● **GIVEN DATA**
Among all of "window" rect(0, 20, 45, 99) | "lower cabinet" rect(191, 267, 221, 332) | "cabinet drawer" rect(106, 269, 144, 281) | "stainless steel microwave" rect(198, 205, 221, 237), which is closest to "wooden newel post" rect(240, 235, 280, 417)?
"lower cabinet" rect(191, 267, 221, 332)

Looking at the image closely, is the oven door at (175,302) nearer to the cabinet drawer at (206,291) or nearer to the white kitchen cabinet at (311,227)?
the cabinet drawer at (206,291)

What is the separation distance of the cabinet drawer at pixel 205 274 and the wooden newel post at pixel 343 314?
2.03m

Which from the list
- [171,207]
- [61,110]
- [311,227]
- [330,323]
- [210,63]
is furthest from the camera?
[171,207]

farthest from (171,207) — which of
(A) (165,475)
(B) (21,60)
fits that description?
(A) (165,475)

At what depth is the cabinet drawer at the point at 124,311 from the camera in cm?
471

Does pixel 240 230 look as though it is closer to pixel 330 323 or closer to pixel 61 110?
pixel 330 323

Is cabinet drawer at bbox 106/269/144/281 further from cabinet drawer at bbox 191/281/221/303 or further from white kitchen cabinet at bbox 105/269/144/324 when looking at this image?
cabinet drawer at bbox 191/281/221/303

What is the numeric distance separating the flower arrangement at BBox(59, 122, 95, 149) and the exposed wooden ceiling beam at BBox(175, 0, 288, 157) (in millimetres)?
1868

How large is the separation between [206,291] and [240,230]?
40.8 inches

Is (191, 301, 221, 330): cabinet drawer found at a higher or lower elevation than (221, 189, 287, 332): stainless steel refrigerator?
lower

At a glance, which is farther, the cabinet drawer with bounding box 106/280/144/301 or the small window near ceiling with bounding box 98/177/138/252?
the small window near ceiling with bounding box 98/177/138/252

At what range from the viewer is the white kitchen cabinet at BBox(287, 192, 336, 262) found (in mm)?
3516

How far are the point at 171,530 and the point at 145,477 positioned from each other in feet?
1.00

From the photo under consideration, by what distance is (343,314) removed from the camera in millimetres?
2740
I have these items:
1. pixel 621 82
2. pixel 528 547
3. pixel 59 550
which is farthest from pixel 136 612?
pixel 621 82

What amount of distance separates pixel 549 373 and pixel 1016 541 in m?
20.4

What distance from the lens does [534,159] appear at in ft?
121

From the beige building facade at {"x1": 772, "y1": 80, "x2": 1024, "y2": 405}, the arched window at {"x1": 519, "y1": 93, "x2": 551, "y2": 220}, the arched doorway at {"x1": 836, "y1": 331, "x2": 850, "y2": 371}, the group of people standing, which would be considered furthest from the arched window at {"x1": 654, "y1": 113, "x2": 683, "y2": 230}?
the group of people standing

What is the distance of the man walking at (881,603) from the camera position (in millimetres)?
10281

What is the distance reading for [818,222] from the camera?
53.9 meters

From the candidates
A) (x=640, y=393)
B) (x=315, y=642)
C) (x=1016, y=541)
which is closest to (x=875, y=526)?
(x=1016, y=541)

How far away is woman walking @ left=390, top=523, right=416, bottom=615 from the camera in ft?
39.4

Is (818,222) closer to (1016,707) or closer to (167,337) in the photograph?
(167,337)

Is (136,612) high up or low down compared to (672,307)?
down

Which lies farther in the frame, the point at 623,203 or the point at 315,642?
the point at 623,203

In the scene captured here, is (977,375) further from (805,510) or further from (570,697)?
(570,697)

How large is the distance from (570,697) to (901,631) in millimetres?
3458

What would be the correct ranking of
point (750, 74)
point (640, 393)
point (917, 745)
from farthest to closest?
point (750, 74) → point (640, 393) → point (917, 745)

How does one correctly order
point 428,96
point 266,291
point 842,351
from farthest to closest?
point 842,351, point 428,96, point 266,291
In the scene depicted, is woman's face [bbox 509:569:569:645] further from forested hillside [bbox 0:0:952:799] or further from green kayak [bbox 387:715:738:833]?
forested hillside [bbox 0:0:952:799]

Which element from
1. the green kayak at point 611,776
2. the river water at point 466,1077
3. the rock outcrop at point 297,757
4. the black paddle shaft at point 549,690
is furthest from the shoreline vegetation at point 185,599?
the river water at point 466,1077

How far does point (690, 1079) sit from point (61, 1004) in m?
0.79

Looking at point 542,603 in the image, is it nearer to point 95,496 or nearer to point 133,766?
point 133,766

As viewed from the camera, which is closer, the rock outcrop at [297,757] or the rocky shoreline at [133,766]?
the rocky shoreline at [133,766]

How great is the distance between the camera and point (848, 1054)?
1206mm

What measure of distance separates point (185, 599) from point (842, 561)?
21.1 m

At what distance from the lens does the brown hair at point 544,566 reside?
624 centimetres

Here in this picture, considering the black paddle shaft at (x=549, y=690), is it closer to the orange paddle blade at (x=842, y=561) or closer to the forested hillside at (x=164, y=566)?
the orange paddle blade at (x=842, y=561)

● **REQUEST**
Extract the listing in its entirety and repeat it exactly.

● **THE COMPLETED TASK**
Among all of "window" rect(0, 20, 45, 99) | "lower cabinet" rect(191, 267, 221, 332) | "cabinet drawer" rect(106, 269, 144, 281) | "stainless steel microwave" rect(198, 205, 221, 237), which is closest to "wooden newel post" rect(240, 235, 280, 417)?
"lower cabinet" rect(191, 267, 221, 332)

Looking at the image closely, is the oven door at (175,302) nearer to the cabinet drawer at (206,291) or nearer to the white kitchen cabinet at (311,227)?
the cabinet drawer at (206,291)

What is the separation distance of the cabinet drawer at pixel 205 274 and the wooden newel post at pixel 343 314?
2.03m

Which from the list
- [171,207]
- [61,110]
- [311,227]
- [330,323]
- [210,63]
is furthest from the camera?
[171,207]

farthest from (171,207) — which of
(A) (165,475)
(B) (21,60)
fits that description?
(A) (165,475)

At what depth is the cabinet drawer at the point at 124,311 from the camera in cm?
471

Does pixel 240 230 look as though it is closer to pixel 330 323 or closer to pixel 61 110?
pixel 330 323

Is cabinet drawer at bbox 106/269/144/281 further from cabinet drawer at bbox 191/281/221/303 or further from white kitchen cabinet at bbox 105/269/144/324 when looking at this image?
cabinet drawer at bbox 191/281/221/303

What is the numeric distance separating the flower arrangement at BBox(59, 122, 95, 149) and the exposed wooden ceiling beam at BBox(175, 0, 288, 157) (in millimetres)?
1868

How large is the separation between [206,291] and [240,230]?
40.8 inches

Is (191, 301, 221, 330): cabinet drawer found at a higher or lower elevation than (221, 189, 287, 332): stainless steel refrigerator?
lower

At a glance, which is farther, the cabinet drawer with bounding box 106/280/144/301 or the small window near ceiling with bounding box 98/177/138/252?
the small window near ceiling with bounding box 98/177/138/252

At what range from the viewer is the white kitchen cabinet at BBox(287, 192, 336, 262) found (in mm)?
3516

How far are the point at 171,530 and the point at 145,477 positioned from each other in feet?
1.00

From the photo under consideration, by what distance is (343,314) removed from the camera in millimetres?
2740
I have these items:
1. pixel 621 82
2. pixel 528 547
3. pixel 59 550
which is farthest from pixel 136 612?
pixel 621 82

What amount of distance separates pixel 549 373 and pixel 1016 541 in m?
20.4

What distance from the lens does [534,159] appear at in ft?
121

From the beige building facade at {"x1": 772, "y1": 80, "x2": 1024, "y2": 405}, the arched window at {"x1": 519, "y1": 93, "x2": 551, "y2": 220}, the arched doorway at {"x1": 836, "y1": 331, "x2": 850, "y2": 371}, the group of people standing, which would be considered furthest from the arched window at {"x1": 654, "y1": 113, "x2": 683, "y2": 230}?
the group of people standing

What is the distance of the man walking at (881,603) from the camera position (in millimetres)?
10281

What is the distance reading for [818,222] from the camera?
53.9 meters

From the candidates
A) (x=640, y=393)
B) (x=315, y=642)
C) (x=1016, y=541)
which is closest to (x=875, y=526)?
(x=1016, y=541)

How far away is woman walking @ left=390, top=523, right=416, bottom=615 from the camera in ft?
39.4

Is (818,222) closer to (1016,707) or closer to (167,337) in the photograph?
(167,337)

Is (136,612) high up or low down compared to (672,307)?
down

Which lies farther in the frame, the point at 623,203 or the point at 315,642?
the point at 623,203

In the scene captured here, is (977,375) further from (805,510) or further from (570,697)?
(570,697)

How large is the distance from (570,697) to (901,631) in millimetres?
3458

What would be the correct ranking of
point (750, 74)
point (640, 393)
point (917, 745)
from farthest to closest?
point (750, 74) → point (640, 393) → point (917, 745)

How does one correctly order
point 428,96
point 266,291
point 842,351
from farthest to closest?
point 842,351, point 428,96, point 266,291
In the scene depicted, is woman's face [bbox 509:569:569:645] further from forested hillside [bbox 0:0:952:799] or further from green kayak [bbox 387:715:738:833]?
forested hillside [bbox 0:0:952:799]

Which element from
1. the green kayak at point 611,776
2. the river water at point 466,1077
3. the rock outcrop at point 297,757
4. the black paddle shaft at point 549,690
is furthest from the shoreline vegetation at point 185,599?
the river water at point 466,1077

How far does point (690, 1079) sit from point (61, 1004) in m?
0.79

Looking at point 542,603 in the image, is it nearer to point 95,496 or nearer to point 133,766?
point 133,766

As viewed from the camera, which is closer, the rock outcrop at [297,757] or the rocky shoreline at [133,766]?
the rocky shoreline at [133,766]

How great is the distance between the camera and point (848, 1054)?
1206mm

What measure of distance separates point (185, 599) from point (842, 561)?
21.1 m

At what distance from the lens does the brown hair at point 544,566 reside?
624 centimetres

Here in this picture, considering the black paddle shaft at (x=549, y=690), is it closer to the orange paddle blade at (x=842, y=561) or closer to the forested hillside at (x=164, y=566)?
the orange paddle blade at (x=842, y=561)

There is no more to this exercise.